We have successfully optimized the methodology for isolation of extracellular vesicles, their characterization and testing of their effect on recipient cells. We can isolate EVs from both conditioned media and various body fluids such as blood serum.

Patient-derived primary cultures and patient-derived xenografts

Compared to stable cell lines, from tumour tissue samples we can isolate primary cultures of both tumour and stromal cells and provide valuable associated information about patient prognosis. In our laboratory, we use these approaches extensively to characterize the transcriptome of tumour cells and to promote various subclones, particularly cancer-associated fibroblasts, allowing us to monitor in vitro, how CAFs derived from specific patients affect tumour cell behaviour.

In vivo models

In our laboratory, in vivo experiments are conducted using model organisms to investigate different aspects of cancer biology, the effects of therapeutic interventions, and the toxicity of novel anticancer compounds. Our experiments involve orthotopic and heterotopic applications of cancer cells to analyse tumour growth and dissemination. A key focus of our in vivo experiments is the analysis of lung metastatic foci, providing insights into cancer metastasis and therapeutic efficacy. Moreover, we utilize these model organisms to assess the toxicity and efficacy of novel anticancer compounds.

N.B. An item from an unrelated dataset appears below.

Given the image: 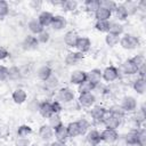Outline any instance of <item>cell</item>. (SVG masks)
<instances>
[{"label": "cell", "mask_w": 146, "mask_h": 146, "mask_svg": "<svg viewBox=\"0 0 146 146\" xmlns=\"http://www.w3.org/2000/svg\"><path fill=\"white\" fill-rule=\"evenodd\" d=\"M120 46L125 49V50H132L139 47L140 44V40L138 36L132 35V34H124L122 38H120Z\"/></svg>", "instance_id": "1"}, {"label": "cell", "mask_w": 146, "mask_h": 146, "mask_svg": "<svg viewBox=\"0 0 146 146\" xmlns=\"http://www.w3.org/2000/svg\"><path fill=\"white\" fill-rule=\"evenodd\" d=\"M119 75H120L119 68H116L113 65L107 66V67H105L102 71V79L105 80L106 82H113V81H115L119 78Z\"/></svg>", "instance_id": "2"}, {"label": "cell", "mask_w": 146, "mask_h": 146, "mask_svg": "<svg viewBox=\"0 0 146 146\" xmlns=\"http://www.w3.org/2000/svg\"><path fill=\"white\" fill-rule=\"evenodd\" d=\"M121 120L122 119H119L116 116H113L111 115L108 112L105 114V116L103 117L102 120V123L107 128V129H113V130H116L120 125H121Z\"/></svg>", "instance_id": "3"}, {"label": "cell", "mask_w": 146, "mask_h": 146, "mask_svg": "<svg viewBox=\"0 0 146 146\" xmlns=\"http://www.w3.org/2000/svg\"><path fill=\"white\" fill-rule=\"evenodd\" d=\"M100 139L102 141H105L107 144H113L119 139V133L116 130L106 128L100 132Z\"/></svg>", "instance_id": "4"}, {"label": "cell", "mask_w": 146, "mask_h": 146, "mask_svg": "<svg viewBox=\"0 0 146 146\" xmlns=\"http://www.w3.org/2000/svg\"><path fill=\"white\" fill-rule=\"evenodd\" d=\"M57 98L62 103H70L74 99V92H73L72 89H70L67 87H64V88H60L58 90Z\"/></svg>", "instance_id": "5"}, {"label": "cell", "mask_w": 146, "mask_h": 146, "mask_svg": "<svg viewBox=\"0 0 146 146\" xmlns=\"http://www.w3.org/2000/svg\"><path fill=\"white\" fill-rule=\"evenodd\" d=\"M120 105L124 112H133L137 108V100L132 96H124Z\"/></svg>", "instance_id": "6"}, {"label": "cell", "mask_w": 146, "mask_h": 146, "mask_svg": "<svg viewBox=\"0 0 146 146\" xmlns=\"http://www.w3.org/2000/svg\"><path fill=\"white\" fill-rule=\"evenodd\" d=\"M78 102L82 107H91L96 102V96L92 92L80 94L79 98H78Z\"/></svg>", "instance_id": "7"}, {"label": "cell", "mask_w": 146, "mask_h": 146, "mask_svg": "<svg viewBox=\"0 0 146 146\" xmlns=\"http://www.w3.org/2000/svg\"><path fill=\"white\" fill-rule=\"evenodd\" d=\"M86 80L91 82L94 86H97L102 81V71L99 68H92L89 72H86Z\"/></svg>", "instance_id": "8"}, {"label": "cell", "mask_w": 146, "mask_h": 146, "mask_svg": "<svg viewBox=\"0 0 146 146\" xmlns=\"http://www.w3.org/2000/svg\"><path fill=\"white\" fill-rule=\"evenodd\" d=\"M83 59V54L79 51H70L65 57V64L68 66L76 65L80 60Z\"/></svg>", "instance_id": "9"}, {"label": "cell", "mask_w": 146, "mask_h": 146, "mask_svg": "<svg viewBox=\"0 0 146 146\" xmlns=\"http://www.w3.org/2000/svg\"><path fill=\"white\" fill-rule=\"evenodd\" d=\"M67 25V21L64 16H60V15H56L54 16L52 21H51V24H50V27L54 30V31H60L63 29H65Z\"/></svg>", "instance_id": "10"}, {"label": "cell", "mask_w": 146, "mask_h": 146, "mask_svg": "<svg viewBox=\"0 0 146 146\" xmlns=\"http://www.w3.org/2000/svg\"><path fill=\"white\" fill-rule=\"evenodd\" d=\"M39 44L40 43L38 42L36 36H34V35H27L23 40V42H22V48L24 50H34V49L38 48Z\"/></svg>", "instance_id": "11"}, {"label": "cell", "mask_w": 146, "mask_h": 146, "mask_svg": "<svg viewBox=\"0 0 146 146\" xmlns=\"http://www.w3.org/2000/svg\"><path fill=\"white\" fill-rule=\"evenodd\" d=\"M90 47H91V41H90L89 38H87V36H79L78 42L75 44V48H76V50L79 52L84 54V52H87L90 49Z\"/></svg>", "instance_id": "12"}, {"label": "cell", "mask_w": 146, "mask_h": 146, "mask_svg": "<svg viewBox=\"0 0 146 146\" xmlns=\"http://www.w3.org/2000/svg\"><path fill=\"white\" fill-rule=\"evenodd\" d=\"M106 113H107V110L104 106H100V105L94 106L90 111V115H91L92 120H95L97 122H102V120H103V117L105 116Z\"/></svg>", "instance_id": "13"}, {"label": "cell", "mask_w": 146, "mask_h": 146, "mask_svg": "<svg viewBox=\"0 0 146 146\" xmlns=\"http://www.w3.org/2000/svg\"><path fill=\"white\" fill-rule=\"evenodd\" d=\"M39 137L43 141H49L54 137V129L50 128L48 124H42L39 128Z\"/></svg>", "instance_id": "14"}, {"label": "cell", "mask_w": 146, "mask_h": 146, "mask_svg": "<svg viewBox=\"0 0 146 146\" xmlns=\"http://www.w3.org/2000/svg\"><path fill=\"white\" fill-rule=\"evenodd\" d=\"M121 71L125 74V75H133L137 74L138 72V67L131 62V59H127L122 63L121 65Z\"/></svg>", "instance_id": "15"}, {"label": "cell", "mask_w": 146, "mask_h": 146, "mask_svg": "<svg viewBox=\"0 0 146 146\" xmlns=\"http://www.w3.org/2000/svg\"><path fill=\"white\" fill-rule=\"evenodd\" d=\"M38 111L39 113L41 114V116L48 119L52 113V108H51V102L49 100H43L39 104V107H38Z\"/></svg>", "instance_id": "16"}, {"label": "cell", "mask_w": 146, "mask_h": 146, "mask_svg": "<svg viewBox=\"0 0 146 146\" xmlns=\"http://www.w3.org/2000/svg\"><path fill=\"white\" fill-rule=\"evenodd\" d=\"M86 80V72L82 70H75L71 73L70 75V82L72 84H76L79 86L80 83H82Z\"/></svg>", "instance_id": "17"}, {"label": "cell", "mask_w": 146, "mask_h": 146, "mask_svg": "<svg viewBox=\"0 0 146 146\" xmlns=\"http://www.w3.org/2000/svg\"><path fill=\"white\" fill-rule=\"evenodd\" d=\"M78 39H79V35L74 31H67L64 34V42L70 48H75V44L78 42Z\"/></svg>", "instance_id": "18"}, {"label": "cell", "mask_w": 146, "mask_h": 146, "mask_svg": "<svg viewBox=\"0 0 146 146\" xmlns=\"http://www.w3.org/2000/svg\"><path fill=\"white\" fill-rule=\"evenodd\" d=\"M86 138H87V141H88L91 146H97V145L102 141V139H100V132L97 131L96 129L89 130V131L87 132Z\"/></svg>", "instance_id": "19"}, {"label": "cell", "mask_w": 146, "mask_h": 146, "mask_svg": "<svg viewBox=\"0 0 146 146\" xmlns=\"http://www.w3.org/2000/svg\"><path fill=\"white\" fill-rule=\"evenodd\" d=\"M11 98H13L14 103H16V104H23V103L26 102L27 95H26V92H25L24 89L18 88V89H15V90L13 91V94H11Z\"/></svg>", "instance_id": "20"}, {"label": "cell", "mask_w": 146, "mask_h": 146, "mask_svg": "<svg viewBox=\"0 0 146 146\" xmlns=\"http://www.w3.org/2000/svg\"><path fill=\"white\" fill-rule=\"evenodd\" d=\"M54 135H55V138L56 140H60V141H66L68 139V132H67V128L66 125L62 124L59 125L58 128H56L54 130Z\"/></svg>", "instance_id": "21"}, {"label": "cell", "mask_w": 146, "mask_h": 146, "mask_svg": "<svg viewBox=\"0 0 146 146\" xmlns=\"http://www.w3.org/2000/svg\"><path fill=\"white\" fill-rule=\"evenodd\" d=\"M95 18L97 22H104V21H110L111 16H112V13L103 7H99L95 13Z\"/></svg>", "instance_id": "22"}, {"label": "cell", "mask_w": 146, "mask_h": 146, "mask_svg": "<svg viewBox=\"0 0 146 146\" xmlns=\"http://www.w3.org/2000/svg\"><path fill=\"white\" fill-rule=\"evenodd\" d=\"M54 18V15L50 13V11H41L38 16V21L39 23L43 26V27H47V26H50L51 24V21Z\"/></svg>", "instance_id": "23"}, {"label": "cell", "mask_w": 146, "mask_h": 146, "mask_svg": "<svg viewBox=\"0 0 146 146\" xmlns=\"http://www.w3.org/2000/svg\"><path fill=\"white\" fill-rule=\"evenodd\" d=\"M36 75H38V78H39L41 81H47V80L52 75V68H51L49 65H42V66L38 70Z\"/></svg>", "instance_id": "24"}, {"label": "cell", "mask_w": 146, "mask_h": 146, "mask_svg": "<svg viewBox=\"0 0 146 146\" xmlns=\"http://www.w3.org/2000/svg\"><path fill=\"white\" fill-rule=\"evenodd\" d=\"M27 27H29L30 32H31L32 34H35V35H38L39 33H41V32L44 30V27L39 23L38 18H32V19L27 23Z\"/></svg>", "instance_id": "25"}, {"label": "cell", "mask_w": 146, "mask_h": 146, "mask_svg": "<svg viewBox=\"0 0 146 146\" xmlns=\"http://www.w3.org/2000/svg\"><path fill=\"white\" fill-rule=\"evenodd\" d=\"M132 88H133V90H135L137 94L143 95V94L145 92V90H146V82H145V79L138 78L137 80H135V82H133V84H132Z\"/></svg>", "instance_id": "26"}, {"label": "cell", "mask_w": 146, "mask_h": 146, "mask_svg": "<svg viewBox=\"0 0 146 146\" xmlns=\"http://www.w3.org/2000/svg\"><path fill=\"white\" fill-rule=\"evenodd\" d=\"M107 112H108L111 115L116 116V117H119V119H122V117L125 115V112L123 111V108H122L121 105H119V104H114V105H112V106L108 108Z\"/></svg>", "instance_id": "27"}, {"label": "cell", "mask_w": 146, "mask_h": 146, "mask_svg": "<svg viewBox=\"0 0 146 146\" xmlns=\"http://www.w3.org/2000/svg\"><path fill=\"white\" fill-rule=\"evenodd\" d=\"M67 128V132H68V137H78V136H81L80 133V128H79V124L76 121L74 122H71L66 125Z\"/></svg>", "instance_id": "28"}, {"label": "cell", "mask_w": 146, "mask_h": 146, "mask_svg": "<svg viewBox=\"0 0 146 146\" xmlns=\"http://www.w3.org/2000/svg\"><path fill=\"white\" fill-rule=\"evenodd\" d=\"M22 78L21 68L18 66H11L8 68V79L11 81H17Z\"/></svg>", "instance_id": "29"}, {"label": "cell", "mask_w": 146, "mask_h": 146, "mask_svg": "<svg viewBox=\"0 0 146 146\" xmlns=\"http://www.w3.org/2000/svg\"><path fill=\"white\" fill-rule=\"evenodd\" d=\"M96 86H94L91 82H89L88 80H84L82 83H80L78 86V91L79 94H87V92H91L95 89Z\"/></svg>", "instance_id": "30"}, {"label": "cell", "mask_w": 146, "mask_h": 146, "mask_svg": "<svg viewBox=\"0 0 146 146\" xmlns=\"http://www.w3.org/2000/svg\"><path fill=\"white\" fill-rule=\"evenodd\" d=\"M48 120H49L48 125H49L50 128H52L54 130H55L56 128H58L59 125L63 124V122H62V117H60L59 114H51V115L48 117Z\"/></svg>", "instance_id": "31"}, {"label": "cell", "mask_w": 146, "mask_h": 146, "mask_svg": "<svg viewBox=\"0 0 146 146\" xmlns=\"http://www.w3.org/2000/svg\"><path fill=\"white\" fill-rule=\"evenodd\" d=\"M122 6L124 7V9L127 10V13H128V16H130V15H135L136 13H137V10H138V6H137V2H135V1H125L124 3H122Z\"/></svg>", "instance_id": "32"}, {"label": "cell", "mask_w": 146, "mask_h": 146, "mask_svg": "<svg viewBox=\"0 0 146 146\" xmlns=\"http://www.w3.org/2000/svg\"><path fill=\"white\" fill-rule=\"evenodd\" d=\"M114 14H115V17L119 21H125L128 18V13L124 9V7L122 6V3L116 6V8L114 9Z\"/></svg>", "instance_id": "33"}, {"label": "cell", "mask_w": 146, "mask_h": 146, "mask_svg": "<svg viewBox=\"0 0 146 146\" xmlns=\"http://www.w3.org/2000/svg\"><path fill=\"white\" fill-rule=\"evenodd\" d=\"M99 7H100L99 0H86L84 1V8L90 13H95Z\"/></svg>", "instance_id": "34"}, {"label": "cell", "mask_w": 146, "mask_h": 146, "mask_svg": "<svg viewBox=\"0 0 146 146\" xmlns=\"http://www.w3.org/2000/svg\"><path fill=\"white\" fill-rule=\"evenodd\" d=\"M79 3L75 0H65L62 3V8L64 11H74L78 8Z\"/></svg>", "instance_id": "35"}, {"label": "cell", "mask_w": 146, "mask_h": 146, "mask_svg": "<svg viewBox=\"0 0 146 146\" xmlns=\"http://www.w3.org/2000/svg\"><path fill=\"white\" fill-rule=\"evenodd\" d=\"M110 33H113V34H116V35H121L123 33V25L119 22H111L110 24Z\"/></svg>", "instance_id": "36"}, {"label": "cell", "mask_w": 146, "mask_h": 146, "mask_svg": "<svg viewBox=\"0 0 146 146\" xmlns=\"http://www.w3.org/2000/svg\"><path fill=\"white\" fill-rule=\"evenodd\" d=\"M105 42H106L107 46L114 47V46H116L120 42V36L116 35V34H113V33H110L108 32L106 34V36H105Z\"/></svg>", "instance_id": "37"}, {"label": "cell", "mask_w": 146, "mask_h": 146, "mask_svg": "<svg viewBox=\"0 0 146 146\" xmlns=\"http://www.w3.org/2000/svg\"><path fill=\"white\" fill-rule=\"evenodd\" d=\"M146 145V130L145 128H140L137 130V146Z\"/></svg>", "instance_id": "38"}, {"label": "cell", "mask_w": 146, "mask_h": 146, "mask_svg": "<svg viewBox=\"0 0 146 146\" xmlns=\"http://www.w3.org/2000/svg\"><path fill=\"white\" fill-rule=\"evenodd\" d=\"M135 119V122L137 125H140L145 122V119H146V113H145V108H144V105L141 106V108L139 111H137V114L133 116Z\"/></svg>", "instance_id": "39"}, {"label": "cell", "mask_w": 146, "mask_h": 146, "mask_svg": "<svg viewBox=\"0 0 146 146\" xmlns=\"http://www.w3.org/2000/svg\"><path fill=\"white\" fill-rule=\"evenodd\" d=\"M32 132H33L32 128H31L30 125H26V124L19 125L18 129H17V136H18V137H27V136H30Z\"/></svg>", "instance_id": "40"}, {"label": "cell", "mask_w": 146, "mask_h": 146, "mask_svg": "<svg viewBox=\"0 0 146 146\" xmlns=\"http://www.w3.org/2000/svg\"><path fill=\"white\" fill-rule=\"evenodd\" d=\"M110 21H104V22H96L95 24V29L99 32H104V33H108L110 31Z\"/></svg>", "instance_id": "41"}, {"label": "cell", "mask_w": 146, "mask_h": 146, "mask_svg": "<svg viewBox=\"0 0 146 146\" xmlns=\"http://www.w3.org/2000/svg\"><path fill=\"white\" fill-rule=\"evenodd\" d=\"M137 130H131L125 135L124 139L128 145H137Z\"/></svg>", "instance_id": "42"}, {"label": "cell", "mask_w": 146, "mask_h": 146, "mask_svg": "<svg viewBox=\"0 0 146 146\" xmlns=\"http://www.w3.org/2000/svg\"><path fill=\"white\" fill-rule=\"evenodd\" d=\"M116 6H117V3L115 1H113V0H102L100 1V7L110 10L111 13L114 11V9L116 8Z\"/></svg>", "instance_id": "43"}, {"label": "cell", "mask_w": 146, "mask_h": 146, "mask_svg": "<svg viewBox=\"0 0 146 146\" xmlns=\"http://www.w3.org/2000/svg\"><path fill=\"white\" fill-rule=\"evenodd\" d=\"M44 83H46V87L48 88V89H55L57 86H58V78L56 76V75H51L47 81H44Z\"/></svg>", "instance_id": "44"}, {"label": "cell", "mask_w": 146, "mask_h": 146, "mask_svg": "<svg viewBox=\"0 0 146 146\" xmlns=\"http://www.w3.org/2000/svg\"><path fill=\"white\" fill-rule=\"evenodd\" d=\"M36 39H38V42L39 43H47L49 41V39H50V33L48 31L43 30L41 33H39L36 35Z\"/></svg>", "instance_id": "45"}, {"label": "cell", "mask_w": 146, "mask_h": 146, "mask_svg": "<svg viewBox=\"0 0 146 146\" xmlns=\"http://www.w3.org/2000/svg\"><path fill=\"white\" fill-rule=\"evenodd\" d=\"M76 122H78L79 128H80V133L81 135H84L88 131V129H89V122L86 119H80Z\"/></svg>", "instance_id": "46"}, {"label": "cell", "mask_w": 146, "mask_h": 146, "mask_svg": "<svg viewBox=\"0 0 146 146\" xmlns=\"http://www.w3.org/2000/svg\"><path fill=\"white\" fill-rule=\"evenodd\" d=\"M9 14V5L5 0H0V17H5Z\"/></svg>", "instance_id": "47"}, {"label": "cell", "mask_w": 146, "mask_h": 146, "mask_svg": "<svg viewBox=\"0 0 146 146\" xmlns=\"http://www.w3.org/2000/svg\"><path fill=\"white\" fill-rule=\"evenodd\" d=\"M131 59V62L139 68L141 65H144L145 64V58H144V56L143 55H135L132 58H130Z\"/></svg>", "instance_id": "48"}, {"label": "cell", "mask_w": 146, "mask_h": 146, "mask_svg": "<svg viewBox=\"0 0 146 146\" xmlns=\"http://www.w3.org/2000/svg\"><path fill=\"white\" fill-rule=\"evenodd\" d=\"M30 145H31V141L26 137H18L15 140V146H30Z\"/></svg>", "instance_id": "49"}, {"label": "cell", "mask_w": 146, "mask_h": 146, "mask_svg": "<svg viewBox=\"0 0 146 146\" xmlns=\"http://www.w3.org/2000/svg\"><path fill=\"white\" fill-rule=\"evenodd\" d=\"M51 108H52V113L54 114H59V112L63 110L62 104L59 100H54L51 102Z\"/></svg>", "instance_id": "50"}, {"label": "cell", "mask_w": 146, "mask_h": 146, "mask_svg": "<svg viewBox=\"0 0 146 146\" xmlns=\"http://www.w3.org/2000/svg\"><path fill=\"white\" fill-rule=\"evenodd\" d=\"M8 79V68L3 65H0V81H6Z\"/></svg>", "instance_id": "51"}, {"label": "cell", "mask_w": 146, "mask_h": 146, "mask_svg": "<svg viewBox=\"0 0 146 146\" xmlns=\"http://www.w3.org/2000/svg\"><path fill=\"white\" fill-rule=\"evenodd\" d=\"M8 56H9V52H8V50H7L5 47H1V46H0V60H3V59H6Z\"/></svg>", "instance_id": "52"}, {"label": "cell", "mask_w": 146, "mask_h": 146, "mask_svg": "<svg viewBox=\"0 0 146 146\" xmlns=\"http://www.w3.org/2000/svg\"><path fill=\"white\" fill-rule=\"evenodd\" d=\"M30 6H31L33 9H40L41 6H42V1H40V0H32V1L30 2Z\"/></svg>", "instance_id": "53"}, {"label": "cell", "mask_w": 146, "mask_h": 146, "mask_svg": "<svg viewBox=\"0 0 146 146\" xmlns=\"http://www.w3.org/2000/svg\"><path fill=\"white\" fill-rule=\"evenodd\" d=\"M50 146H66V144L64 141H60V140H55L50 144Z\"/></svg>", "instance_id": "54"}]
</instances>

Chicken chorioallantoic membrane assay

We also perform a chicken chorioallantoic membrane (CAM) assay which is an intermediate step between in vitro and in vivo experiments, in both in ovo and ex ovo platforms. We can prepare cell lines onplants or patient-drived xenografts (PDX) and angiogenesis assay. We use CAM to evaluate therapeutic interventions, effects on the metastatic potential of cancer cells, toxicity of new anticancer agents or for influencing blood vessel formation.

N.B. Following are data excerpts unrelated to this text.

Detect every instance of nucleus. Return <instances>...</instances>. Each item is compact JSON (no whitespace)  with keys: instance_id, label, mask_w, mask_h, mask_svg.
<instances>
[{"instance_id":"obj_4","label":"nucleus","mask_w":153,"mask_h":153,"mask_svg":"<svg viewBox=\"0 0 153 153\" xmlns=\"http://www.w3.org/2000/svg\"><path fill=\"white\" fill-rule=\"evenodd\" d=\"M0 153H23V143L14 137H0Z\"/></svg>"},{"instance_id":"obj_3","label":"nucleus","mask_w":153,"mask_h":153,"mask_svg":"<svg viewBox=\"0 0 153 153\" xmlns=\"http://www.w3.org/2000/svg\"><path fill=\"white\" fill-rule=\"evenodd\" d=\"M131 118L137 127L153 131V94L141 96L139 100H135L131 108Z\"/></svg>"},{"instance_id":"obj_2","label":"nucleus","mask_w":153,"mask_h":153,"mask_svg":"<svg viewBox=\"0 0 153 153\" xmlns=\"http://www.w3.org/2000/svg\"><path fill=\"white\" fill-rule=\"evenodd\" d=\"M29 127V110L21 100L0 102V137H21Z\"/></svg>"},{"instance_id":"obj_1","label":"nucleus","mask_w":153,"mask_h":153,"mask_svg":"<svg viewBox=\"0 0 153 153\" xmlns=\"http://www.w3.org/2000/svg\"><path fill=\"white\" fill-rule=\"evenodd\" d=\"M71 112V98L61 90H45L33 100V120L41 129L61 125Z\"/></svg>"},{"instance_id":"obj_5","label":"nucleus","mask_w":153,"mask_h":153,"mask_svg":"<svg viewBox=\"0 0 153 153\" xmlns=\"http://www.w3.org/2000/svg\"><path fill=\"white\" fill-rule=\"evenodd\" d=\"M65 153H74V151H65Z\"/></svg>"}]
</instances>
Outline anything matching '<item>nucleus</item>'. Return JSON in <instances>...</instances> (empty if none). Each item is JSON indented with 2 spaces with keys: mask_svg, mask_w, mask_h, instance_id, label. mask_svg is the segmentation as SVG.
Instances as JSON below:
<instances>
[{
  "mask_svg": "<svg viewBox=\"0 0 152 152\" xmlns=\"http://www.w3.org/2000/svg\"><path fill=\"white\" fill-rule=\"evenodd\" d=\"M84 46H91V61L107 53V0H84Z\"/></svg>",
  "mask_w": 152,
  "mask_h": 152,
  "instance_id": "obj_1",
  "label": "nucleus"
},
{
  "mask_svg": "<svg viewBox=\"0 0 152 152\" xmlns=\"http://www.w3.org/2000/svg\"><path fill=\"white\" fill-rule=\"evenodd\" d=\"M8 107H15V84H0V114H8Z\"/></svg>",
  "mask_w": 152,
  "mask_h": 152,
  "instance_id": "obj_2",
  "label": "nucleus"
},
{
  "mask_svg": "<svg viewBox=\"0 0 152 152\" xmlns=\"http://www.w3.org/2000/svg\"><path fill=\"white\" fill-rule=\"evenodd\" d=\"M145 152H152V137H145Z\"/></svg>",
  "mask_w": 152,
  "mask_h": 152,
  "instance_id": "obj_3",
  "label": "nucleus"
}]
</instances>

AI in image processing and data analysis

In line with the acquisition of microscopic image data, our lab employs artificial intelligence (AI) for the advanced analysis of cellular images. This AI-driven approach automates cell image segmentation and analysis, significantly enhancing efficiency and precision. Leveraging machine learning and AI, we can accurately identify and track cellular features, streamlining the study of cell growth, migration, and response to treatments. This method allows for the analysis of large volumes of data, providing insights into cellular dynamics without the need for time-consuming manual steps during analysis.

We combine those AI-driven approaches with traditional methods for image and data analysis for various types of data including images from confocal microscope and quantitative phase imaging. This allows us to automatize cell death type recognition, mechanical properties extraction, automatic analysis of response to treatments, and various other applications.

Our laboratory has developed a QPI-based method to detect cell death and determine its specific subtype (apoptosis or lytic cell death) without the use of dyes, based only on the quantitative phase dynamics of the cell.